Until she is hired for her latest job. Ella is hired as a caretaker for Jill. However Jill is not elderly, like most of Ella’s clients. Jill is in her early sixties, having suffered a traumatic brain injury ten years earlier. Her husband, Bryn, has cared for her all this time but has Jill’s condition worsens, he finds it more difficult to do so. Ella is immediately drawn to both Bryn and Jill, to the dedication Bryn has to his wife and to the life they once shared together.

Parallel to the relationship she is forming in her job, is Ella’s relationship with her girlfriend, Alix. We see how the two women met and how they were drawn together, what Ella enjoys about being with Alex and how she might view their future. Ella is thoughtful and self-possessed. It would be easy for this story to dip into the sleazy or find an easy shock value but Savage never resorts to that. Instead, she uses these character and this unique situation to examine what it means to be in a relationship. What commitment looks like, in all its many forms, and what it is to be a young woman, on the cusp of thirty, still figuring out the form of your life.

9 thoughts on “Book Review: Say Say Say by Lila Savage”

    1. I seem to be on a streak of reading books about young women figuring out their lives lately and I think this one is the most approachable so far.

  1. I’m not sure that I will read this book, as personal care assistants do such a hard job and reading about them make me sad and afraid. However, one book that I did take a chance on was The Gifts of the Body by Rebecca Brown. What appears to be semi-autobiographical is a collection of short stories from the POV of a narrative who is never described, not even his/her/their gender. This person is a caregiver to people who are dying from AIDs during the 1980s. It’s a short collection, about the size of this book, one that struck me deeply.

    1. That’s fair, it’s such a difficult yet important job. The book is not really about the job so much; it doesn’t go into great detail about what such a job entails, although apparently the other did work as a caregiver. It’s more about the intimacy that such a job creates and how such a traumatic injury changes a relationship, especially a marriage. That does still make it a difficult read at times.

      I haven’t heard of Gifts of the Body before but it’s bringing to mind an article I once read about a woman who cared for (mostly) men who were dying of AIDS and had been rejected by their families. I can’t remember all the details but she sounded like an amazing person.

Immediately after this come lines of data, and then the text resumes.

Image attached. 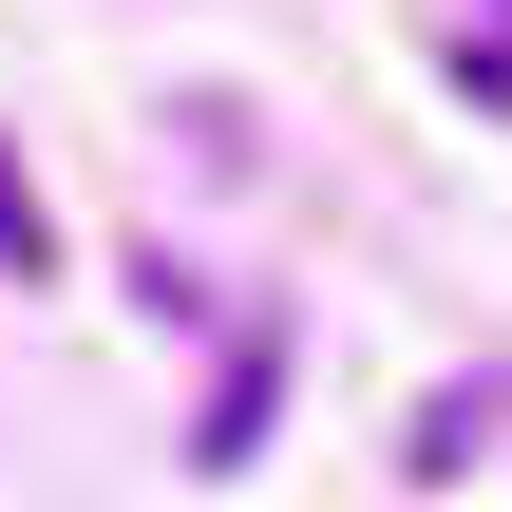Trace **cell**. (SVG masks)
Here are the masks:
<instances>
[{"label": "cell", "instance_id": "1", "mask_svg": "<svg viewBox=\"0 0 512 512\" xmlns=\"http://www.w3.org/2000/svg\"><path fill=\"white\" fill-rule=\"evenodd\" d=\"M0 266H19V285H57V228H38V190H19V171H0Z\"/></svg>", "mask_w": 512, "mask_h": 512}]
</instances>
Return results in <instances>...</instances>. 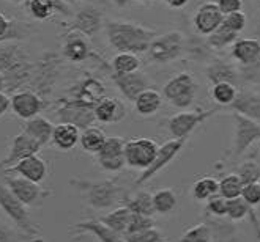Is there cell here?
<instances>
[{
  "label": "cell",
  "instance_id": "cell-36",
  "mask_svg": "<svg viewBox=\"0 0 260 242\" xmlns=\"http://www.w3.org/2000/svg\"><path fill=\"white\" fill-rule=\"evenodd\" d=\"M141 68V60L136 54L129 52H118L112 60V69L118 74H128L136 72Z\"/></svg>",
  "mask_w": 260,
  "mask_h": 242
},
{
  "label": "cell",
  "instance_id": "cell-28",
  "mask_svg": "<svg viewBox=\"0 0 260 242\" xmlns=\"http://www.w3.org/2000/svg\"><path fill=\"white\" fill-rule=\"evenodd\" d=\"M134 109L142 116H153L159 112L162 107V95H159L156 90L147 88L139 96L134 99Z\"/></svg>",
  "mask_w": 260,
  "mask_h": 242
},
{
  "label": "cell",
  "instance_id": "cell-34",
  "mask_svg": "<svg viewBox=\"0 0 260 242\" xmlns=\"http://www.w3.org/2000/svg\"><path fill=\"white\" fill-rule=\"evenodd\" d=\"M207 79L211 85H216L219 82H232L234 84L237 80V71L229 63L215 62L207 69Z\"/></svg>",
  "mask_w": 260,
  "mask_h": 242
},
{
  "label": "cell",
  "instance_id": "cell-47",
  "mask_svg": "<svg viewBox=\"0 0 260 242\" xmlns=\"http://www.w3.org/2000/svg\"><path fill=\"white\" fill-rule=\"evenodd\" d=\"M216 5L222 11V14H231L235 11H241L243 8V0H216Z\"/></svg>",
  "mask_w": 260,
  "mask_h": 242
},
{
  "label": "cell",
  "instance_id": "cell-20",
  "mask_svg": "<svg viewBox=\"0 0 260 242\" xmlns=\"http://www.w3.org/2000/svg\"><path fill=\"white\" fill-rule=\"evenodd\" d=\"M10 172H14L16 175L40 184L44 181L46 175H48V164H46L38 154H34L18 162L14 167L10 169Z\"/></svg>",
  "mask_w": 260,
  "mask_h": 242
},
{
  "label": "cell",
  "instance_id": "cell-57",
  "mask_svg": "<svg viewBox=\"0 0 260 242\" xmlns=\"http://www.w3.org/2000/svg\"><path fill=\"white\" fill-rule=\"evenodd\" d=\"M141 2H147V0H141Z\"/></svg>",
  "mask_w": 260,
  "mask_h": 242
},
{
  "label": "cell",
  "instance_id": "cell-18",
  "mask_svg": "<svg viewBox=\"0 0 260 242\" xmlns=\"http://www.w3.org/2000/svg\"><path fill=\"white\" fill-rule=\"evenodd\" d=\"M128 109L125 102L118 98H108L104 96L95 105V118L103 125H114L120 123L126 118Z\"/></svg>",
  "mask_w": 260,
  "mask_h": 242
},
{
  "label": "cell",
  "instance_id": "cell-25",
  "mask_svg": "<svg viewBox=\"0 0 260 242\" xmlns=\"http://www.w3.org/2000/svg\"><path fill=\"white\" fill-rule=\"evenodd\" d=\"M54 125L48 118L41 115H37L30 119H25L24 125V132L28 134L30 137H34L41 146H46L49 142H52V134H54Z\"/></svg>",
  "mask_w": 260,
  "mask_h": 242
},
{
  "label": "cell",
  "instance_id": "cell-27",
  "mask_svg": "<svg viewBox=\"0 0 260 242\" xmlns=\"http://www.w3.org/2000/svg\"><path fill=\"white\" fill-rule=\"evenodd\" d=\"M81 140V129L71 123H58L54 128L52 134V143L58 149H73Z\"/></svg>",
  "mask_w": 260,
  "mask_h": 242
},
{
  "label": "cell",
  "instance_id": "cell-17",
  "mask_svg": "<svg viewBox=\"0 0 260 242\" xmlns=\"http://www.w3.org/2000/svg\"><path fill=\"white\" fill-rule=\"evenodd\" d=\"M101 27H103V13L91 5L81 8L74 14V19L71 22V30L85 35L87 38L95 36L101 30Z\"/></svg>",
  "mask_w": 260,
  "mask_h": 242
},
{
  "label": "cell",
  "instance_id": "cell-51",
  "mask_svg": "<svg viewBox=\"0 0 260 242\" xmlns=\"http://www.w3.org/2000/svg\"><path fill=\"white\" fill-rule=\"evenodd\" d=\"M0 242H13V233L7 226H0Z\"/></svg>",
  "mask_w": 260,
  "mask_h": 242
},
{
  "label": "cell",
  "instance_id": "cell-40",
  "mask_svg": "<svg viewBox=\"0 0 260 242\" xmlns=\"http://www.w3.org/2000/svg\"><path fill=\"white\" fill-rule=\"evenodd\" d=\"M251 209L252 208L246 201H244L241 196H238V198L227 200V217L231 219L232 222H240L243 219L249 217Z\"/></svg>",
  "mask_w": 260,
  "mask_h": 242
},
{
  "label": "cell",
  "instance_id": "cell-59",
  "mask_svg": "<svg viewBox=\"0 0 260 242\" xmlns=\"http://www.w3.org/2000/svg\"><path fill=\"white\" fill-rule=\"evenodd\" d=\"M258 186H260V179H258Z\"/></svg>",
  "mask_w": 260,
  "mask_h": 242
},
{
  "label": "cell",
  "instance_id": "cell-58",
  "mask_svg": "<svg viewBox=\"0 0 260 242\" xmlns=\"http://www.w3.org/2000/svg\"><path fill=\"white\" fill-rule=\"evenodd\" d=\"M258 148H260V140H258Z\"/></svg>",
  "mask_w": 260,
  "mask_h": 242
},
{
  "label": "cell",
  "instance_id": "cell-39",
  "mask_svg": "<svg viewBox=\"0 0 260 242\" xmlns=\"http://www.w3.org/2000/svg\"><path fill=\"white\" fill-rule=\"evenodd\" d=\"M178 242H211V231L208 228V225L197 223L183 233Z\"/></svg>",
  "mask_w": 260,
  "mask_h": 242
},
{
  "label": "cell",
  "instance_id": "cell-13",
  "mask_svg": "<svg viewBox=\"0 0 260 242\" xmlns=\"http://www.w3.org/2000/svg\"><path fill=\"white\" fill-rule=\"evenodd\" d=\"M41 148L43 146L34 137H30L28 134H25L22 131L21 134H18L16 137L13 139L11 148L8 151V156L0 162V165L4 167V170H10L18 162H21L22 159H25L28 156H34V154H38Z\"/></svg>",
  "mask_w": 260,
  "mask_h": 242
},
{
  "label": "cell",
  "instance_id": "cell-53",
  "mask_svg": "<svg viewBox=\"0 0 260 242\" xmlns=\"http://www.w3.org/2000/svg\"><path fill=\"white\" fill-rule=\"evenodd\" d=\"M4 90H7V80H5V75L2 74V71H0V92H4Z\"/></svg>",
  "mask_w": 260,
  "mask_h": 242
},
{
  "label": "cell",
  "instance_id": "cell-9",
  "mask_svg": "<svg viewBox=\"0 0 260 242\" xmlns=\"http://www.w3.org/2000/svg\"><path fill=\"white\" fill-rule=\"evenodd\" d=\"M188 140H189V137H186V139H172L169 142H166L164 145H161L155 160H153V164L150 165L148 169L142 170L141 176L136 179L134 187H141L142 184L147 183V181H150L151 178H155L159 172H162L167 165H169L181 153L183 148H185V145L188 143Z\"/></svg>",
  "mask_w": 260,
  "mask_h": 242
},
{
  "label": "cell",
  "instance_id": "cell-16",
  "mask_svg": "<svg viewBox=\"0 0 260 242\" xmlns=\"http://www.w3.org/2000/svg\"><path fill=\"white\" fill-rule=\"evenodd\" d=\"M222 22H224L222 11L219 10L216 4H211V2H207L199 7L192 18L194 28L204 36L211 35Z\"/></svg>",
  "mask_w": 260,
  "mask_h": 242
},
{
  "label": "cell",
  "instance_id": "cell-4",
  "mask_svg": "<svg viewBox=\"0 0 260 242\" xmlns=\"http://www.w3.org/2000/svg\"><path fill=\"white\" fill-rule=\"evenodd\" d=\"M183 51H185V35L178 30H171L153 39L147 54L151 62L162 65L177 60Z\"/></svg>",
  "mask_w": 260,
  "mask_h": 242
},
{
  "label": "cell",
  "instance_id": "cell-48",
  "mask_svg": "<svg viewBox=\"0 0 260 242\" xmlns=\"http://www.w3.org/2000/svg\"><path fill=\"white\" fill-rule=\"evenodd\" d=\"M10 27H11V19H8L5 14L0 11V41H5V36L8 35Z\"/></svg>",
  "mask_w": 260,
  "mask_h": 242
},
{
  "label": "cell",
  "instance_id": "cell-45",
  "mask_svg": "<svg viewBox=\"0 0 260 242\" xmlns=\"http://www.w3.org/2000/svg\"><path fill=\"white\" fill-rule=\"evenodd\" d=\"M241 198L246 201L251 208H255L260 205V186L258 183H252V184H246L243 187L241 192Z\"/></svg>",
  "mask_w": 260,
  "mask_h": 242
},
{
  "label": "cell",
  "instance_id": "cell-56",
  "mask_svg": "<svg viewBox=\"0 0 260 242\" xmlns=\"http://www.w3.org/2000/svg\"><path fill=\"white\" fill-rule=\"evenodd\" d=\"M0 169H4V167H2V165H0ZM0 186H2V184H0Z\"/></svg>",
  "mask_w": 260,
  "mask_h": 242
},
{
  "label": "cell",
  "instance_id": "cell-55",
  "mask_svg": "<svg viewBox=\"0 0 260 242\" xmlns=\"http://www.w3.org/2000/svg\"><path fill=\"white\" fill-rule=\"evenodd\" d=\"M35 242H43V240H41V239H37V240H35Z\"/></svg>",
  "mask_w": 260,
  "mask_h": 242
},
{
  "label": "cell",
  "instance_id": "cell-21",
  "mask_svg": "<svg viewBox=\"0 0 260 242\" xmlns=\"http://www.w3.org/2000/svg\"><path fill=\"white\" fill-rule=\"evenodd\" d=\"M73 230L79 231V233H88L91 236H95L100 242H126L123 234L117 233L115 230H112L111 226H108L100 219L79 222L73 226Z\"/></svg>",
  "mask_w": 260,
  "mask_h": 242
},
{
  "label": "cell",
  "instance_id": "cell-8",
  "mask_svg": "<svg viewBox=\"0 0 260 242\" xmlns=\"http://www.w3.org/2000/svg\"><path fill=\"white\" fill-rule=\"evenodd\" d=\"M158 143L153 139L137 137L125 142V160L126 167L145 170L155 160L158 154Z\"/></svg>",
  "mask_w": 260,
  "mask_h": 242
},
{
  "label": "cell",
  "instance_id": "cell-24",
  "mask_svg": "<svg viewBox=\"0 0 260 242\" xmlns=\"http://www.w3.org/2000/svg\"><path fill=\"white\" fill-rule=\"evenodd\" d=\"M104 92L106 88L98 79H87L79 85L78 92L73 96V101L95 109V105L104 98Z\"/></svg>",
  "mask_w": 260,
  "mask_h": 242
},
{
  "label": "cell",
  "instance_id": "cell-46",
  "mask_svg": "<svg viewBox=\"0 0 260 242\" xmlns=\"http://www.w3.org/2000/svg\"><path fill=\"white\" fill-rule=\"evenodd\" d=\"M151 226H155V220H153V217L141 216V214H136V213H134L126 234L136 233V231H141V230H147V228H151Z\"/></svg>",
  "mask_w": 260,
  "mask_h": 242
},
{
  "label": "cell",
  "instance_id": "cell-2",
  "mask_svg": "<svg viewBox=\"0 0 260 242\" xmlns=\"http://www.w3.org/2000/svg\"><path fill=\"white\" fill-rule=\"evenodd\" d=\"M70 184L82 193L87 205L95 211L118 208V205H125L129 196L128 190L114 179L98 181V183L87 179H71Z\"/></svg>",
  "mask_w": 260,
  "mask_h": 242
},
{
  "label": "cell",
  "instance_id": "cell-30",
  "mask_svg": "<svg viewBox=\"0 0 260 242\" xmlns=\"http://www.w3.org/2000/svg\"><path fill=\"white\" fill-rule=\"evenodd\" d=\"M125 205L136 214L148 216V217H153L156 214L155 206H153V193H150L147 190H139L134 195H129Z\"/></svg>",
  "mask_w": 260,
  "mask_h": 242
},
{
  "label": "cell",
  "instance_id": "cell-10",
  "mask_svg": "<svg viewBox=\"0 0 260 242\" xmlns=\"http://www.w3.org/2000/svg\"><path fill=\"white\" fill-rule=\"evenodd\" d=\"M125 139L121 137H108L96 153V162L100 169L109 173H117L126 167L125 160Z\"/></svg>",
  "mask_w": 260,
  "mask_h": 242
},
{
  "label": "cell",
  "instance_id": "cell-26",
  "mask_svg": "<svg viewBox=\"0 0 260 242\" xmlns=\"http://www.w3.org/2000/svg\"><path fill=\"white\" fill-rule=\"evenodd\" d=\"M27 11L30 16L35 18L37 21H46L52 16L54 11L68 14L70 8L62 0H28Z\"/></svg>",
  "mask_w": 260,
  "mask_h": 242
},
{
  "label": "cell",
  "instance_id": "cell-43",
  "mask_svg": "<svg viewBox=\"0 0 260 242\" xmlns=\"http://www.w3.org/2000/svg\"><path fill=\"white\" fill-rule=\"evenodd\" d=\"M207 211L215 217H227V198L222 195H215L207 201Z\"/></svg>",
  "mask_w": 260,
  "mask_h": 242
},
{
  "label": "cell",
  "instance_id": "cell-29",
  "mask_svg": "<svg viewBox=\"0 0 260 242\" xmlns=\"http://www.w3.org/2000/svg\"><path fill=\"white\" fill-rule=\"evenodd\" d=\"M133 211L126 206V205H121L118 208H114L111 213H108L106 216L100 217L101 222H104L108 226H111L112 230H115L120 234H126L128 228H129V223L133 219Z\"/></svg>",
  "mask_w": 260,
  "mask_h": 242
},
{
  "label": "cell",
  "instance_id": "cell-22",
  "mask_svg": "<svg viewBox=\"0 0 260 242\" xmlns=\"http://www.w3.org/2000/svg\"><path fill=\"white\" fill-rule=\"evenodd\" d=\"M234 112L260 121V93L254 90H238L235 101L229 105Z\"/></svg>",
  "mask_w": 260,
  "mask_h": 242
},
{
  "label": "cell",
  "instance_id": "cell-23",
  "mask_svg": "<svg viewBox=\"0 0 260 242\" xmlns=\"http://www.w3.org/2000/svg\"><path fill=\"white\" fill-rule=\"evenodd\" d=\"M232 57L243 66L255 65L260 60V39L238 38L232 44Z\"/></svg>",
  "mask_w": 260,
  "mask_h": 242
},
{
  "label": "cell",
  "instance_id": "cell-41",
  "mask_svg": "<svg viewBox=\"0 0 260 242\" xmlns=\"http://www.w3.org/2000/svg\"><path fill=\"white\" fill-rule=\"evenodd\" d=\"M238 176L241 178L243 184H252V183H258L260 179V165L255 160H246L243 162L238 167Z\"/></svg>",
  "mask_w": 260,
  "mask_h": 242
},
{
  "label": "cell",
  "instance_id": "cell-1",
  "mask_svg": "<svg viewBox=\"0 0 260 242\" xmlns=\"http://www.w3.org/2000/svg\"><path fill=\"white\" fill-rule=\"evenodd\" d=\"M106 35L117 52L147 54L151 41L158 36L155 30L128 21H109L106 24Z\"/></svg>",
  "mask_w": 260,
  "mask_h": 242
},
{
  "label": "cell",
  "instance_id": "cell-6",
  "mask_svg": "<svg viewBox=\"0 0 260 242\" xmlns=\"http://www.w3.org/2000/svg\"><path fill=\"white\" fill-rule=\"evenodd\" d=\"M219 109L213 107L210 110H185V112H178L177 115H174L169 123H167V129H169L172 139H186L191 137V134L201 126L204 125L205 121L213 116Z\"/></svg>",
  "mask_w": 260,
  "mask_h": 242
},
{
  "label": "cell",
  "instance_id": "cell-44",
  "mask_svg": "<svg viewBox=\"0 0 260 242\" xmlns=\"http://www.w3.org/2000/svg\"><path fill=\"white\" fill-rule=\"evenodd\" d=\"M224 24L231 30H234V32L241 33L244 30V27H246V24H248L246 14H244L243 11H235V13H231V14H225Z\"/></svg>",
  "mask_w": 260,
  "mask_h": 242
},
{
  "label": "cell",
  "instance_id": "cell-38",
  "mask_svg": "<svg viewBox=\"0 0 260 242\" xmlns=\"http://www.w3.org/2000/svg\"><path fill=\"white\" fill-rule=\"evenodd\" d=\"M238 95V90L235 84L232 82H219L216 85H213L211 88V96L219 105H231Z\"/></svg>",
  "mask_w": 260,
  "mask_h": 242
},
{
  "label": "cell",
  "instance_id": "cell-11",
  "mask_svg": "<svg viewBox=\"0 0 260 242\" xmlns=\"http://www.w3.org/2000/svg\"><path fill=\"white\" fill-rule=\"evenodd\" d=\"M4 183L25 206H38L41 205V201L46 196H49V192L41 189L38 183H34V181L22 178V176L5 175Z\"/></svg>",
  "mask_w": 260,
  "mask_h": 242
},
{
  "label": "cell",
  "instance_id": "cell-31",
  "mask_svg": "<svg viewBox=\"0 0 260 242\" xmlns=\"http://www.w3.org/2000/svg\"><path fill=\"white\" fill-rule=\"evenodd\" d=\"M178 205V198L174 189L164 187L153 193V206H155V213L159 216H167L175 211Z\"/></svg>",
  "mask_w": 260,
  "mask_h": 242
},
{
  "label": "cell",
  "instance_id": "cell-49",
  "mask_svg": "<svg viewBox=\"0 0 260 242\" xmlns=\"http://www.w3.org/2000/svg\"><path fill=\"white\" fill-rule=\"evenodd\" d=\"M10 109H11V98L5 92H0V116H4Z\"/></svg>",
  "mask_w": 260,
  "mask_h": 242
},
{
  "label": "cell",
  "instance_id": "cell-50",
  "mask_svg": "<svg viewBox=\"0 0 260 242\" xmlns=\"http://www.w3.org/2000/svg\"><path fill=\"white\" fill-rule=\"evenodd\" d=\"M166 5L169 8H174V10H180L183 7H186L189 4V0H164Z\"/></svg>",
  "mask_w": 260,
  "mask_h": 242
},
{
  "label": "cell",
  "instance_id": "cell-7",
  "mask_svg": "<svg viewBox=\"0 0 260 242\" xmlns=\"http://www.w3.org/2000/svg\"><path fill=\"white\" fill-rule=\"evenodd\" d=\"M0 208L4 209V213L16 223L18 228H21L25 234L28 236L38 234L35 225L30 220L27 206L5 184L0 186Z\"/></svg>",
  "mask_w": 260,
  "mask_h": 242
},
{
  "label": "cell",
  "instance_id": "cell-52",
  "mask_svg": "<svg viewBox=\"0 0 260 242\" xmlns=\"http://www.w3.org/2000/svg\"><path fill=\"white\" fill-rule=\"evenodd\" d=\"M112 4L118 8H125L131 4V0H112Z\"/></svg>",
  "mask_w": 260,
  "mask_h": 242
},
{
  "label": "cell",
  "instance_id": "cell-15",
  "mask_svg": "<svg viewBox=\"0 0 260 242\" xmlns=\"http://www.w3.org/2000/svg\"><path fill=\"white\" fill-rule=\"evenodd\" d=\"M43 107L44 102L41 96L32 90H21V92L11 96V110L18 118L30 119L40 115Z\"/></svg>",
  "mask_w": 260,
  "mask_h": 242
},
{
  "label": "cell",
  "instance_id": "cell-5",
  "mask_svg": "<svg viewBox=\"0 0 260 242\" xmlns=\"http://www.w3.org/2000/svg\"><path fill=\"white\" fill-rule=\"evenodd\" d=\"M234 121V140H232V156L240 157L260 140V121L248 118L241 113H232Z\"/></svg>",
  "mask_w": 260,
  "mask_h": 242
},
{
  "label": "cell",
  "instance_id": "cell-37",
  "mask_svg": "<svg viewBox=\"0 0 260 242\" xmlns=\"http://www.w3.org/2000/svg\"><path fill=\"white\" fill-rule=\"evenodd\" d=\"M243 187L244 184L238 173H229L219 181V195H222L227 200L238 198V196H241Z\"/></svg>",
  "mask_w": 260,
  "mask_h": 242
},
{
  "label": "cell",
  "instance_id": "cell-19",
  "mask_svg": "<svg viewBox=\"0 0 260 242\" xmlns=\"http://www.w3.org/2000/svg\"><path fill=\"white\" fill-rule=\"evenodd\" d=\"M62 54L65 58L74 63H81L84 60H87L90 57V46L87 36L79 32H74V30H70L62 44Z\"/></svg>",
  "mask_w": 260,
  "mask_h": 242
},
{
  "label": "cell",
  "instance_id": "cell-42",
  "mask_svg": "<svg viewBox=\"0 0 260 242\" xmlns=\"http://www.w3.org/2000/svg\"><path fill=\"white\" fill-rule=\"evenodd\" d=\"M125 239L126 242H162L164 236L156 226H151V228H147V230L125 234Z\"/></svg>",
  "mask_w": 260,
  "mask_h": 242
},
{
  "label": "cell",
  "instance_id": "cell-32",
  "mask_svg": "<svg viewBox=\"0 0 260 242\" xmlns=\"http://www.w3.org/2000/svg\"><path fill=\"white\" fill-rule=\"evenodd\" d=\"M219 193V181L215 178H201L191 187V196L196 201H208Z\"/></svg>",
  "mask_w": 260,
  "mask_h": 242
},
{
  "label": "cell",
  "instance_id": "cell-54",
  "mask_svg": "<svg viewBox=\"0 0 260 242\" xmlns=\"http://www.w3.org/2000/svg\"><path fill=\"white\" fill-rule=\"evenodd\" d=\"M11 2H14V4H19V2H21V0H11Z\"/></svg>",
  "mask_w": 260,
  "mask_h": 242
},
{
  "label": "cell",
  "instance_id": "cell-33",
  "mask_svg": "<svg viewBox=\"0 0 260 242\" xmlns=\"http://www.w3.org/2000/svg\"><path fill=\"white\" fill-rule=\"evenodd\" d=\"M106 134L103 129L100 128H95V126H90L87 129H84L81 132V146L84 151H87V153H91V154H96L98 151L101 149V146L104 145L106 142Z\"/></svg>",
  "mask_w": 260,
  "mask_h": 242
},
{
  "label": "cell",
  "instance_id": "cell-60",
  "mask_svg": "<svg viewBox=\"0 0 260 242\" xmlns=\"http://www.w3.org/2000/svg\"><path fill=\"white\" fill-rule=\"evenodd\" d=\"M25 2H28V0H25Z\"/></svg>",
  "mask_w": 260,
  "mask_h": 242
},
{
  "label": "cell",
  "instance_id": "cell-12",
  "mask_svg": "<svg viewBox=\"0 0 260 242\" xmlns=\"http://www.w3.org/2000/svg\"><path fill=\"white\" fill-rule=\"evenodd\" d=\"M55 113L60 123H71L79 129H87L93 126V121H96L93 107H87V105H82L73 99L63 102Z\"/></svg>",
  "mask_w": 260,
  "mask_h": 242
},
{
  "label": "cell",
  "instance_id": "cell-35",
  "mask_svg": "<svg viewBox=\"0 0 260 242\" xmlns=\"http://www.w3.org/2000/svg\"><path fill=\"white\" fill-rule=\"evenodd\" d=\"M238 39V33L234 32V30L229 28L224 22L213 32L211 35H208V46L213 49H224L227 46H231Z\"/></svg>",
  "mask_w": 260,
  "mask_h": 242
},
{
  "label": "cell",
  "instance_id": "cell-14",
  "mask_svg": "<svg viewBox=\"0 0 260 242\" xmlns=\"http://www.w3.org/2000/svg\"><path fill=\"white\" fill-rule=\"evenodd\" d=\"M112 80L118 92L125 96V99L134 102V99L139 96L147 88H150V80L148 75L136 71V72H128V74H118L112 72Z\"/></svg>",
  "mask_w": 260,
  "mask_h": 242
},
{
  "label": "cell",
  "instance_id": "cell-3",
  "mask_svg": "<svg viewBox=\"0 0 260 242\" xmlns=\"http://www.w3.org/2000/svg\"><path fill=\"white\" fill-rule=\"evenodd\" d=\"M197 84L189 72H178L172 79L166 82L162 87V98L169 102L172 107L185 110L191 107L196 101Z\"/></svg>",
  "mask_w": 260,
  "mask_h": 242
}]
</instances>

    2. Yes! I think I read that article, too! She was basically taking in many homeless AIDs victims, and all I could think was how shameful it was that their families didn’t want to even see them. I think the article even went on to describe how some men cried because their missed their mothers. Awful. Just truly hideous.

    3. I searched and found an article about her (not sure if it was the same one I read originally) and she met the first man because she was in the hospital visiting someone else and heard him crying for his mother. I cannot imagine being in that situation and not being with my child. Like, even if it were their fault (and I don’t think AIDS is) I would want to be there doing everything I could to comfort them.